Although there certainly are not a few persons on these, the principal, lines of descent from Wakea, to whom tradition has affixed a local habitation and a name; yet I think it in vain to look for genealogical precision or historical data before the period of Maweke and his affiliations on the Nanaulu line, or his probable contemporary Paumakua and his near predecessors on the Ulu line.

That the social and religious condition of the Hawaiian people underwent at about that time several great and important changes,—caused no doubt by the influx of foreign material and the intercourse with foreign lands[7]—may safely be concluded from express statements and more or less plain allusions in the traditions now extant. Thus the custom of circumcising is plainly traceable up to the time of Paumakua, while it is nowhere spoken of or alluded to as forming a religious necessity or a social custom among chiefs or common people before that time, unless in the Moolelo of Kumuhonua.
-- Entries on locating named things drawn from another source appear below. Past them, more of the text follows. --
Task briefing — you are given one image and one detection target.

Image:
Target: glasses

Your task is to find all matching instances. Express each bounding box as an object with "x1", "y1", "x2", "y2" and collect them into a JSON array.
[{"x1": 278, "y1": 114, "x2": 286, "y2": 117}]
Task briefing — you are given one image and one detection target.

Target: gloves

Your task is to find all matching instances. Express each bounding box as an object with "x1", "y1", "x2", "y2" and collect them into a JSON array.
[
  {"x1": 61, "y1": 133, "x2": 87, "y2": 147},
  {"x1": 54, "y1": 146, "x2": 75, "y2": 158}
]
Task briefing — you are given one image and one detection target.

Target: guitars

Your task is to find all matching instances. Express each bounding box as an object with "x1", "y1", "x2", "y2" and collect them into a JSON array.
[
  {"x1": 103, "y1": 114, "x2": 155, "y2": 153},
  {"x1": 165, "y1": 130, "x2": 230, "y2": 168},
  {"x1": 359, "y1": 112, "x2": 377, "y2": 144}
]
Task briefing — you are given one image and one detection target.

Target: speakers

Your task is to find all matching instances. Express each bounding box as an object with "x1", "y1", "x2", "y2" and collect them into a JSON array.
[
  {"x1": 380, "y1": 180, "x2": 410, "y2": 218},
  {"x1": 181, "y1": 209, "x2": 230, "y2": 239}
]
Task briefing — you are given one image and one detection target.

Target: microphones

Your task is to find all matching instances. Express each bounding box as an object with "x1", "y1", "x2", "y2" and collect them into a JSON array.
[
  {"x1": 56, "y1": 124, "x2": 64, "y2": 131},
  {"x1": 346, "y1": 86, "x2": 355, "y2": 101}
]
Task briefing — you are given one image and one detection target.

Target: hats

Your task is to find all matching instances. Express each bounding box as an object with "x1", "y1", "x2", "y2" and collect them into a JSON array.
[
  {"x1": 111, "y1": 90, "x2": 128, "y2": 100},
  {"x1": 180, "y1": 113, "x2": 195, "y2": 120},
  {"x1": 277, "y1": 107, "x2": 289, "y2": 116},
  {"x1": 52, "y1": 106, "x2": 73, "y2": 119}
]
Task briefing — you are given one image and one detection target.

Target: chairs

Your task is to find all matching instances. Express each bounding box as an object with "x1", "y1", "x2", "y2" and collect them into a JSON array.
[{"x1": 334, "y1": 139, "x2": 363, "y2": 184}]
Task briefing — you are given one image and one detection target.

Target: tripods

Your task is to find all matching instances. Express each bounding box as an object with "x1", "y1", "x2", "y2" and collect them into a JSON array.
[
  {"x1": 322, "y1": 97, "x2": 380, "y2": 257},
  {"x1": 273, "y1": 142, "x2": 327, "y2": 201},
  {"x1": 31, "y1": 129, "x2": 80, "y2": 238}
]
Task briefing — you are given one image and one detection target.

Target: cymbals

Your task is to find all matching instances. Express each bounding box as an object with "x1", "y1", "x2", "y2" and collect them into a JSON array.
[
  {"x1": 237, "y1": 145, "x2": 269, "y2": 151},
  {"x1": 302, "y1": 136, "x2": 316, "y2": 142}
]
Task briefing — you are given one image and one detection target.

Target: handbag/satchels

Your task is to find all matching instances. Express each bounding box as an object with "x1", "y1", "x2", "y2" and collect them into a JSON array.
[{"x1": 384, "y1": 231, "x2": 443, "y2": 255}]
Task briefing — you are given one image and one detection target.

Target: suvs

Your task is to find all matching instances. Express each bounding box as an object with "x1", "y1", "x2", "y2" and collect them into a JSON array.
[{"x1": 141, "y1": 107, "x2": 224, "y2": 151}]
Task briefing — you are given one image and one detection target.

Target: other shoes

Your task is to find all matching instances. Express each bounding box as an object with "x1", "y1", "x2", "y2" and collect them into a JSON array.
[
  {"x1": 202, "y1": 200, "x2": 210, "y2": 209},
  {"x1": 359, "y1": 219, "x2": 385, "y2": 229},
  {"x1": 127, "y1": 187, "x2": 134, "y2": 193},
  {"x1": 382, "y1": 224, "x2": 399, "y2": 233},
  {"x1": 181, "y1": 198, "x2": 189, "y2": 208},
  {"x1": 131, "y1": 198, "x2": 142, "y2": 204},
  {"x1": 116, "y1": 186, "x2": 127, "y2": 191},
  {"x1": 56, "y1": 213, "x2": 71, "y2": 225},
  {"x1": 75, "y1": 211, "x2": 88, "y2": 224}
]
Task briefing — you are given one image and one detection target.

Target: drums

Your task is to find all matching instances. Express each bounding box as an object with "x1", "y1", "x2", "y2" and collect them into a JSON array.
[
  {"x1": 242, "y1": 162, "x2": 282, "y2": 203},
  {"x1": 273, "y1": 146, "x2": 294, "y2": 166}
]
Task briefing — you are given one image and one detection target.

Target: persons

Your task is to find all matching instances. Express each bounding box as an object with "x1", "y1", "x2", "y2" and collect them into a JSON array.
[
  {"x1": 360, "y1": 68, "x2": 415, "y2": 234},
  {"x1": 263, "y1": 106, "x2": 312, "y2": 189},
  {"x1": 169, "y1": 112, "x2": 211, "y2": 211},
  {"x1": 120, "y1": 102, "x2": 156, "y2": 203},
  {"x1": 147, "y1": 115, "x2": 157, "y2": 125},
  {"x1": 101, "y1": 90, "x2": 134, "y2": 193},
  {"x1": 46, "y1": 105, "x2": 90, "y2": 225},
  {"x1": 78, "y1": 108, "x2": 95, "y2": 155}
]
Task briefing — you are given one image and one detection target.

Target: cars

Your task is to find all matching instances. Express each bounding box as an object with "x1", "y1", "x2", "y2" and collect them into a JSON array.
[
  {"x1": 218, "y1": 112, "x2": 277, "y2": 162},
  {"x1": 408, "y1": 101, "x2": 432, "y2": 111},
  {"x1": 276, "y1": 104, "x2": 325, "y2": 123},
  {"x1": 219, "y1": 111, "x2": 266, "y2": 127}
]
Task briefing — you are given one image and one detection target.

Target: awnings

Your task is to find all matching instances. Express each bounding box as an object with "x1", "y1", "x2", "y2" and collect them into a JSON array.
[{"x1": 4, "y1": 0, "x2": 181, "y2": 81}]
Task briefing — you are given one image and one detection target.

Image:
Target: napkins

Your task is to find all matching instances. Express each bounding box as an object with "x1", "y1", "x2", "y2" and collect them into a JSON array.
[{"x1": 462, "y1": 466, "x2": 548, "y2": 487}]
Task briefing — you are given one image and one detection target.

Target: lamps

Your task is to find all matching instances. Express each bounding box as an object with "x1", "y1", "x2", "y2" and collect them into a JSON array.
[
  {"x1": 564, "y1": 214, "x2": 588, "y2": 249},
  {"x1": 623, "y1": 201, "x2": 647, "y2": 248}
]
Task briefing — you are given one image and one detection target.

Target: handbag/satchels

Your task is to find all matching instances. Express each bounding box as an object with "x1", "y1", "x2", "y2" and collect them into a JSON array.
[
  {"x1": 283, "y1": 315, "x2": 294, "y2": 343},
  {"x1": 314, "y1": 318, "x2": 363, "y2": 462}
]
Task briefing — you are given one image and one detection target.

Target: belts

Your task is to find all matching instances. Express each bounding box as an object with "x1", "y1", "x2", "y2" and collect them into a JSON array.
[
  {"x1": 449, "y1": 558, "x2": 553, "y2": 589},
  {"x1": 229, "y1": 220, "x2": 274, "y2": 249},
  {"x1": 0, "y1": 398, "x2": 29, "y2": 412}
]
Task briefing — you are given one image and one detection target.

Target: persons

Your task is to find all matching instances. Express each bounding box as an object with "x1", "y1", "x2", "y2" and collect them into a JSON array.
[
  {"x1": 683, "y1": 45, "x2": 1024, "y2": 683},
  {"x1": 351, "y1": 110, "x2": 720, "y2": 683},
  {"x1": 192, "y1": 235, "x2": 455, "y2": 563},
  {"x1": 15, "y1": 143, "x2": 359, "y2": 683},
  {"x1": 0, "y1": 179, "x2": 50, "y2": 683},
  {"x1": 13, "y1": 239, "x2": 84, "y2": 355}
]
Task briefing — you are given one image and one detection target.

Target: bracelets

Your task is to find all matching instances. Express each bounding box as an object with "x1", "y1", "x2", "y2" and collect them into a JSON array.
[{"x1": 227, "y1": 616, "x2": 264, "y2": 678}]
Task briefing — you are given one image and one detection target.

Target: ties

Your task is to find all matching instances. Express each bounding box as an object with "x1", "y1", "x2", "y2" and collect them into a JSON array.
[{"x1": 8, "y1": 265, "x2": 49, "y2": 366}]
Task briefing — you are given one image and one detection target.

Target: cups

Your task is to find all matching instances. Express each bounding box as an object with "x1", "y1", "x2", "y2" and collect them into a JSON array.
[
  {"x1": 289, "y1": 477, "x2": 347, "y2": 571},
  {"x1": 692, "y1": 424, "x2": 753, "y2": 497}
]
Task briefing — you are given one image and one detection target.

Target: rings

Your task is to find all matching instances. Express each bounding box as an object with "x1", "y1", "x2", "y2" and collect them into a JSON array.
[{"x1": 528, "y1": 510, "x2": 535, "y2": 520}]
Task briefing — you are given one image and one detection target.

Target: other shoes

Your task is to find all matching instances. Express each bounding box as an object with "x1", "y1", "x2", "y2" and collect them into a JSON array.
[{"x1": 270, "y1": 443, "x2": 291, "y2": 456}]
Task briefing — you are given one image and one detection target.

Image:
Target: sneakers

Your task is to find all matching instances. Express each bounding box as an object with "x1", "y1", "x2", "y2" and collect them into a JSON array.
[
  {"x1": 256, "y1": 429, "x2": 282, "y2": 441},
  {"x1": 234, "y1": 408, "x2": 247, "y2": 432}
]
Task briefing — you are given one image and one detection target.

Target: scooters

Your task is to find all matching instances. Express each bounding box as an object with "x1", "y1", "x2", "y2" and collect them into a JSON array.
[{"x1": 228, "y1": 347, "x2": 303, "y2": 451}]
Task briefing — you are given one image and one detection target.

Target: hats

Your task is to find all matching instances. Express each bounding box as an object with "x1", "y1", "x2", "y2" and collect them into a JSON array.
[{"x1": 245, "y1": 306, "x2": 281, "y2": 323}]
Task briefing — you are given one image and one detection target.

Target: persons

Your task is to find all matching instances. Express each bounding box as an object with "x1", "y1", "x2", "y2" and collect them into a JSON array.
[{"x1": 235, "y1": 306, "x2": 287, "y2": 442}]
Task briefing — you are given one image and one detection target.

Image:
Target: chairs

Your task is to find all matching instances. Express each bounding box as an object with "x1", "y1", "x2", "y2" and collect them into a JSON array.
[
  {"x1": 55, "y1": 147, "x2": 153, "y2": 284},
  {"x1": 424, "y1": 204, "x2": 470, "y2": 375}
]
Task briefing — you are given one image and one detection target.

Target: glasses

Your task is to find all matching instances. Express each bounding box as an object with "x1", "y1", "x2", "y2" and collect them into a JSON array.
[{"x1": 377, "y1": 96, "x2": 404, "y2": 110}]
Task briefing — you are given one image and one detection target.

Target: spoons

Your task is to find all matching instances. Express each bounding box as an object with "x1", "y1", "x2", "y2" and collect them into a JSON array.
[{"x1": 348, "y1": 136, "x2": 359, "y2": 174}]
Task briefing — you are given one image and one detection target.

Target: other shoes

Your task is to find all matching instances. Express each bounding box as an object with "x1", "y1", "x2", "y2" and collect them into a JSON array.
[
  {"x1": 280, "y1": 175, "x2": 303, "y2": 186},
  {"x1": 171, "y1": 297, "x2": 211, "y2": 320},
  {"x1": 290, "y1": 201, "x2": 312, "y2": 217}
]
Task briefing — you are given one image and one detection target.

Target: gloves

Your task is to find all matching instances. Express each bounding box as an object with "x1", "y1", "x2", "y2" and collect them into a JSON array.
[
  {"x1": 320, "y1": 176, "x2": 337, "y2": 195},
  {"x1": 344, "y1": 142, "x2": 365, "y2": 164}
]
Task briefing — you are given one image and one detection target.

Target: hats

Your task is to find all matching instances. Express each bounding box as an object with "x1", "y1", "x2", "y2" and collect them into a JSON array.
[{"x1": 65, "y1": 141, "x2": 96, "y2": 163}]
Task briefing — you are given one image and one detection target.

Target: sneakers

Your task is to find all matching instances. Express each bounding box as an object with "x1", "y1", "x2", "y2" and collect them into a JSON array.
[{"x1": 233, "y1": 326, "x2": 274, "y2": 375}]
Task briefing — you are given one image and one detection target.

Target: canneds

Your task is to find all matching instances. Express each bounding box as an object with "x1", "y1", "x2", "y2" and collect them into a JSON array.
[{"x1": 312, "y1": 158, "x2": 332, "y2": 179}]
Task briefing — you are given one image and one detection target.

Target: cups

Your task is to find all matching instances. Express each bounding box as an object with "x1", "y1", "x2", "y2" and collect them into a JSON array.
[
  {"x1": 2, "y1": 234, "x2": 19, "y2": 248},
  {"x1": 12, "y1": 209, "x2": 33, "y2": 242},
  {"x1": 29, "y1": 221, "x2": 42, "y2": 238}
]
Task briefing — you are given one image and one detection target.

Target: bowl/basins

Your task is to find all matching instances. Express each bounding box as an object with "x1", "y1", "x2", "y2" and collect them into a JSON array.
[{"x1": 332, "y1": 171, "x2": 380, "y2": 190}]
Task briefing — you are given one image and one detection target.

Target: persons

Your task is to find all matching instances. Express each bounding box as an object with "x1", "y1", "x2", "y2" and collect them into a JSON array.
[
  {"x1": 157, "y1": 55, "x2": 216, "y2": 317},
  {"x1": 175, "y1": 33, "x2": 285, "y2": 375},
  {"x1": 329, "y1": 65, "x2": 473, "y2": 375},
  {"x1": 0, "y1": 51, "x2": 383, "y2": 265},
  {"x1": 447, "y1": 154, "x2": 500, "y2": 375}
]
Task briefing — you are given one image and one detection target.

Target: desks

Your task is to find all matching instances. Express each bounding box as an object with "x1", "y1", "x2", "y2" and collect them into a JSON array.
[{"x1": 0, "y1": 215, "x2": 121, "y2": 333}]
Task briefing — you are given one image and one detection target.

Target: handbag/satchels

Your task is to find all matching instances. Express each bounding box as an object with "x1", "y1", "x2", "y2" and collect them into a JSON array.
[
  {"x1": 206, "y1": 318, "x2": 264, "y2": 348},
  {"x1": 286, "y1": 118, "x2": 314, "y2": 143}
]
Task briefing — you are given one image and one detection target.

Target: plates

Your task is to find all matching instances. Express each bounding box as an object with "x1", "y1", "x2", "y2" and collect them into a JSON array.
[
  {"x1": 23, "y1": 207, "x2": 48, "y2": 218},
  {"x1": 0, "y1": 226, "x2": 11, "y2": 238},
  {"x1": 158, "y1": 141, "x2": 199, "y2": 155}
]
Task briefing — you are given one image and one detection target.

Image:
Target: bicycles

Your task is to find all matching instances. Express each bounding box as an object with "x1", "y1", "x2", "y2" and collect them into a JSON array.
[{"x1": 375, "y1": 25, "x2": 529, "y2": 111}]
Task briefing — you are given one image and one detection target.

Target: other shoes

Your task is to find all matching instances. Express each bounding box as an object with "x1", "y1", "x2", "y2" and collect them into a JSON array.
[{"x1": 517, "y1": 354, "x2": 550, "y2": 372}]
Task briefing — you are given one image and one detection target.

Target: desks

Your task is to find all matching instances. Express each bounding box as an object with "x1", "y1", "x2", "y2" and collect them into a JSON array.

I have seen no mention of human sacrifices, before this period, either of captives in war or on other solemn occasions. To this period is to be referred the powerful priestly [[247]]family of Paao, who came with Pili from Tahiti; and Kaekae, Maliu and Malela, who were brought by Paumakua from abroad and are said to have been white people and kahunas. The “Aha Kapu o na ’lii” is not of older date than the time of Paumakua—the “Kapu moe o na ’lii” is of much later origin.

Taking then thirty years as the measure of a generation, and the Nanaulu straight line, as the least inflated and most reliable, we have twenty-six generations from the time of Maweke to the present time, which places Maweke at the commencement of the twelfth century, say A.D. 1100. And during that century those great migrations to and fro with their resultant influx of new men and new ideas occurred. It was an era of intense restlessness and great activity and daring. Up to this time Hawaiian history is merely a register of names with only here and there a passing allusion to some event, barely sufficient to give a locus standi to some prominent name, such as the building and inauguration of Kukaniloko as a royal birth-place by Nanakaoko and his wife Kahihiokalani. This however must have happened close upon the twelfth century, for their son and grandson—Kapawa and Heleipawa—were no doubt contemporaries with Maweke or with Pili-Kaaiea. After the time of Maweke of the Nanaulu line, and after Paumakua of the Ulu line, however, Hawaiian history commences to flow with a fuller tide, and most of the principal names on either line have some account or mele connected with them; the traditions and songs become more numerous and circumstantial in their details, and, by crossing or confirming each other, enable the critical student to arrive at a considerable degree of precision in eliminating facts from myths and placing names and events in a proper succession and in an approximately correct time.